The question of rolling release?

mike cloaked mike.cloaked at gmail.com
Tue Jan 24 12:30:11 UTC 2012


On Tue, Jan 24, 2012 at 12:13 PM, Josh Boyer <jwboyer at gmail.com> wrote:

>> Fedora would appear to be out of line in not taking on board the
>> potential user base for a rolling release version.  For servers there
>> would be huge advantages in management of systems.
>
> Can you list what advantages there are over doing a yum upgrade to the
> next release?

The number of problems that have been reported to the lists for yum
upgrades seems very large.  Although for any rolling release there
have been occasions where unforeseen problems have arisen the day to
day updates have been largely routine and trouble free.... hence from
what I have observed from the lists rolling releases (which of course
are generally a small percentage of the package set) are much less
problematic than one giant upgrade to all packages.   Also yum
upgrades only occur once the next system version is released whereas
rolling release means that individual components can be updated as
soon as they release upstream. In Fedora for example we see systemd38
only in rawhide and not in the current f16 - so f16 users will not
have the benefit of the newest systemd until f17 is released unless
there is a major change of policy. Equally if there is a major release
of the next version of KDE or Gnome, or other major components like
the kernel there is often a delay before they are available in the
current released system.  An example is that only today does kernel
3.2.1 appear in f16 repos - in arch it has been available from almost
as soon as it was released. I have been running the new kernel without
issue from the first appearance of the package.

>
>> Is there any support at all within the development community for a
>> rolling release version of Fedora (and possibly ulitimately Redhat)?

Dataset extract:
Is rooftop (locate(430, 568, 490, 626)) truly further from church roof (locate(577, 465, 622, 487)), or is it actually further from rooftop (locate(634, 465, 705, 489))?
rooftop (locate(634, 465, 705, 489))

What to do: Reproduce verbatim the passage of the mailing-list post on rolling releases from "On Tue, Jan" to "management of systems.".

Worked answer:
On Tue, Jan 24, 2012 at 12:13 PM, Josh Boyer <jwboyer at gmail.com> wrote:

>> Fedora would appear to be out of line in not taking on board the
>> potential user base for a rolling release version.  For servers there
>> would be huge advantages in management of systems.